Crawled caption data:

= = = =

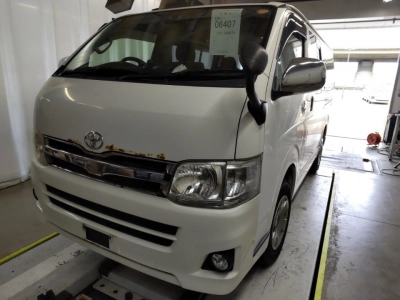 TOYOTA HIACE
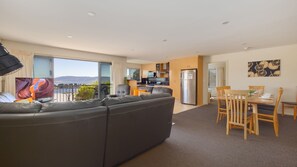 Smart TV, DVD player, stereo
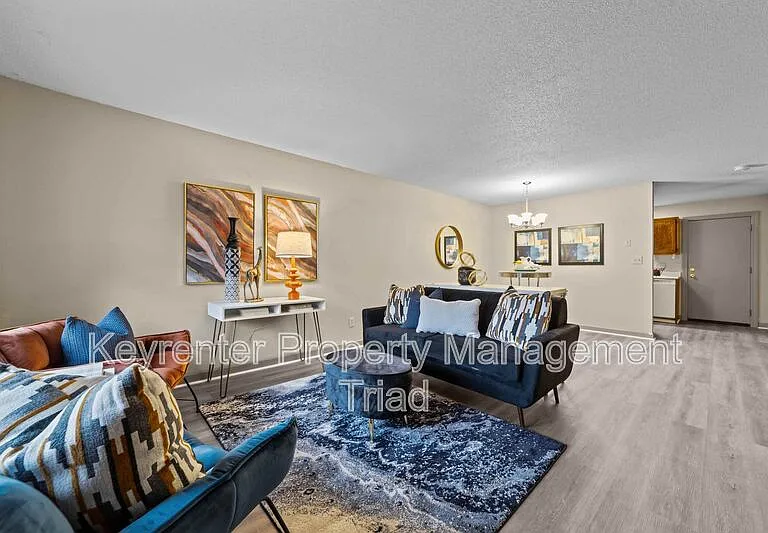 211 McIver St #A — Photo 38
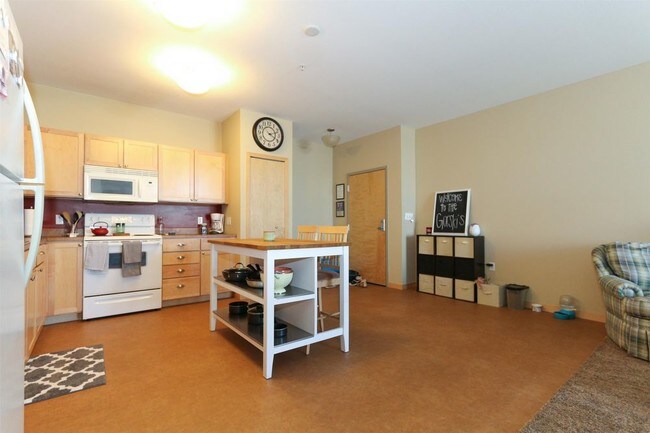 Foto del edificio - 2750 Cedar Ave S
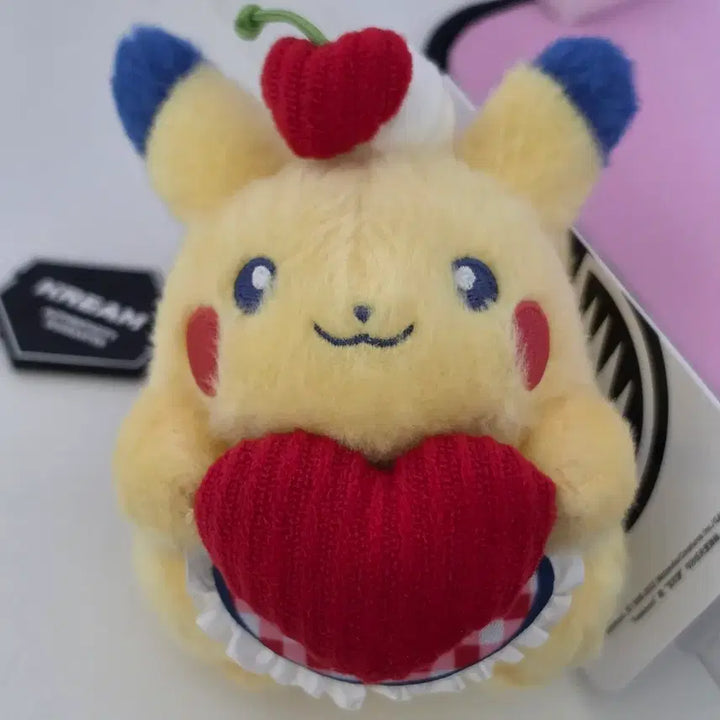 [BUNJANG] Pokemon Center Pikachu Diner Heart Plush / 포켓몬센터 포켓몬스터 피카츄 다이너 하트
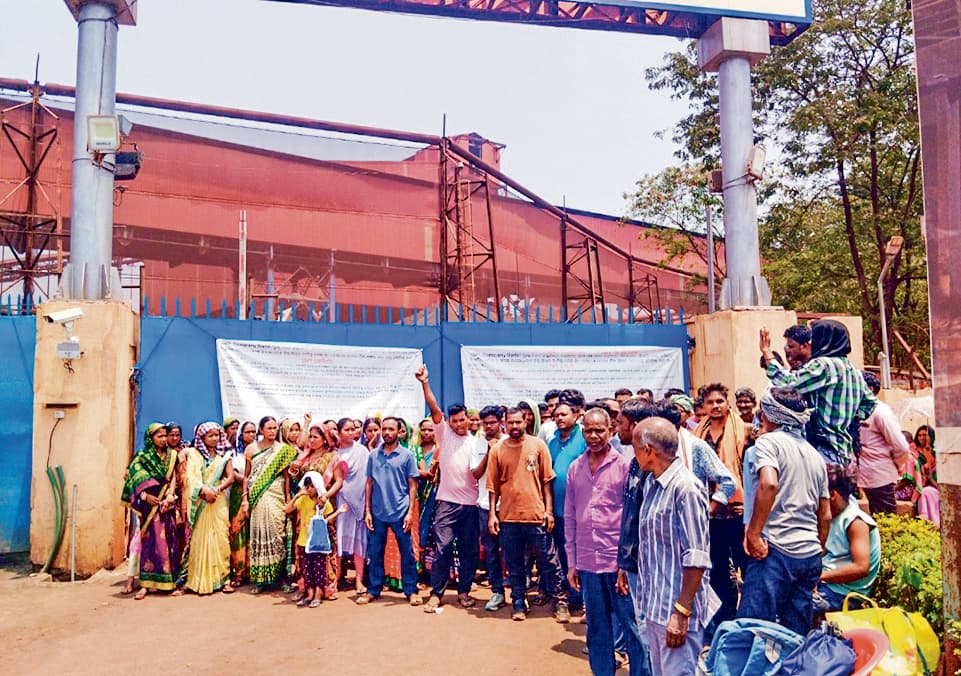 Chaibasa News : जिंदल स्टील एंड पावर के खिलाफ 42 मांगों पर अड़े ग्रामीण, दूसरे दिन भी जारी रहा प्रदर्शन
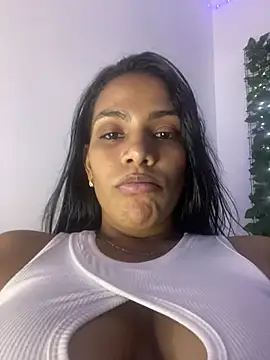 Snapshot of ArielleMillerr chatting on March 18, 8:04 pm ArielleMillerr online show from March 18, 8:04 pm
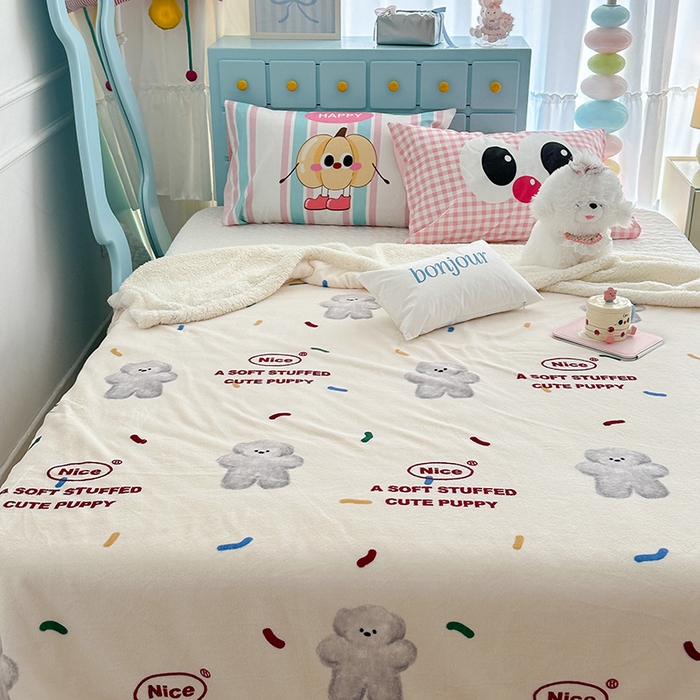 91家纺网 家纺一手货源 找家纺 昔可家纺 2024新款羊羔绒牛奶绒毛毯系列（三）-卡通系列 朱古力小灰熊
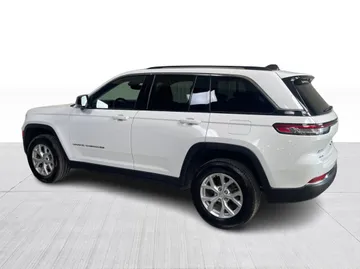 2023 Jeep Grand Cherokee - image 10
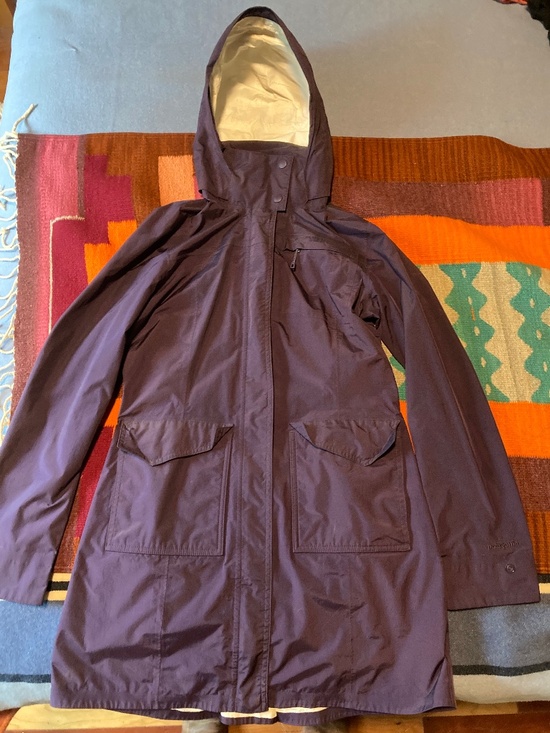 Patagonia Jackets & Blazers - patagonia rain coat/jacket--xs
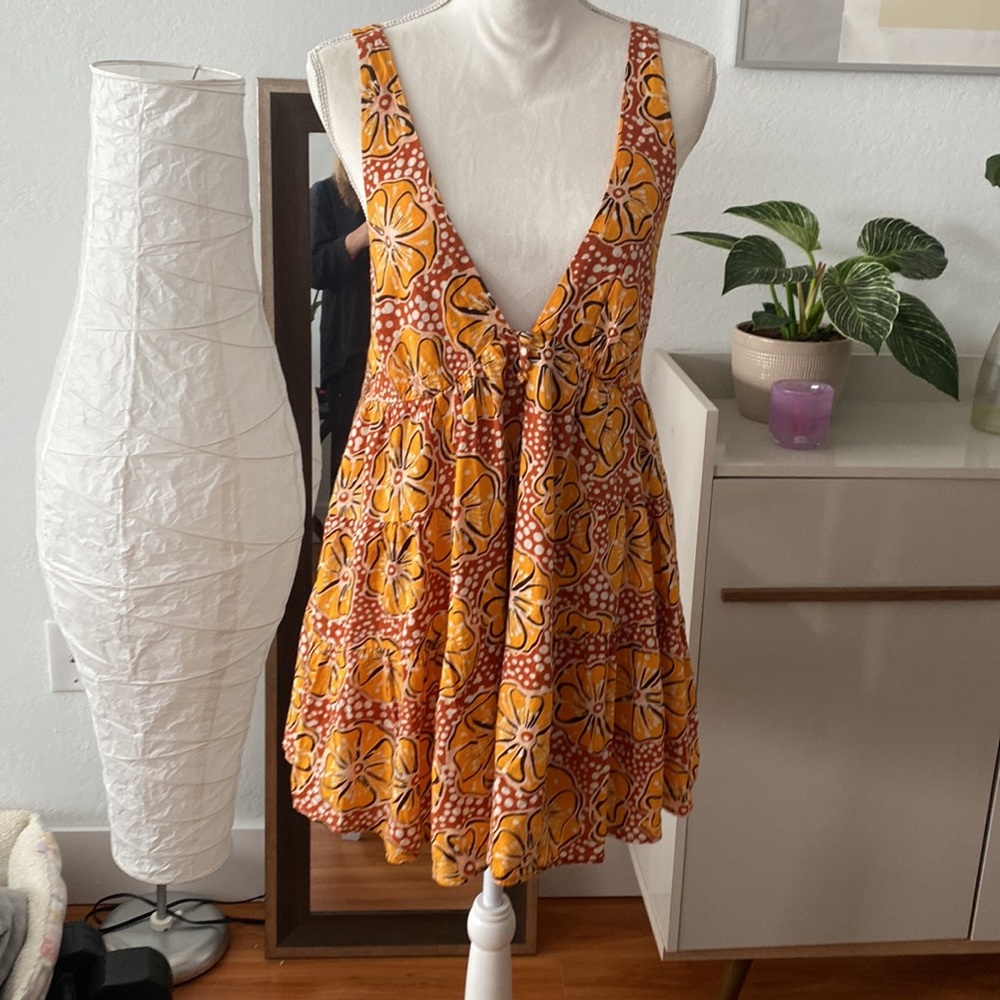 Urban outfitters Gorgeous mini dress like new M - Picture 2 of 11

= = = =

_Task to carry out_: Please retype the lines from the one containing "Foto del edificio - 2750 Cedar Ave S" through the last line of the records above, exactly as written, and leave out any pictures.

_Exercise output_:
 Foto del edificio - 2750 Cedar Ave S
 [BUNJANG] Pokemon Center Pikachu Diner Heart Plush / 포켓몬센터 포켓몬스터 피카츄 다이너 하트
 Chaibasa News : जिंदल स्टील एंड पावर के खिलाफ 42 मांगों पर अड़े ग्रामीण, दूसरे दिन भी जारी रहा प्रदर्शन
 Snapshot of ArielleMillerr chatting on March 18, 8:04 pm ArielleMillerr online show from March 18, 8:04 pm
 91家纺网 家纺一手货源 找家纺 昔可家纺 2024新款羊羔绒牛奶绒毛毯系列（三）-卡通系列 朱古力小灰熊
 2023 Jeep Grand Cherokee - image 10
 Patagonia Jackets & Blazers - patagonia rain coat/jacket--xs
 Urban outfitters Gorgeous mini dress like new M - Picture 2 of 11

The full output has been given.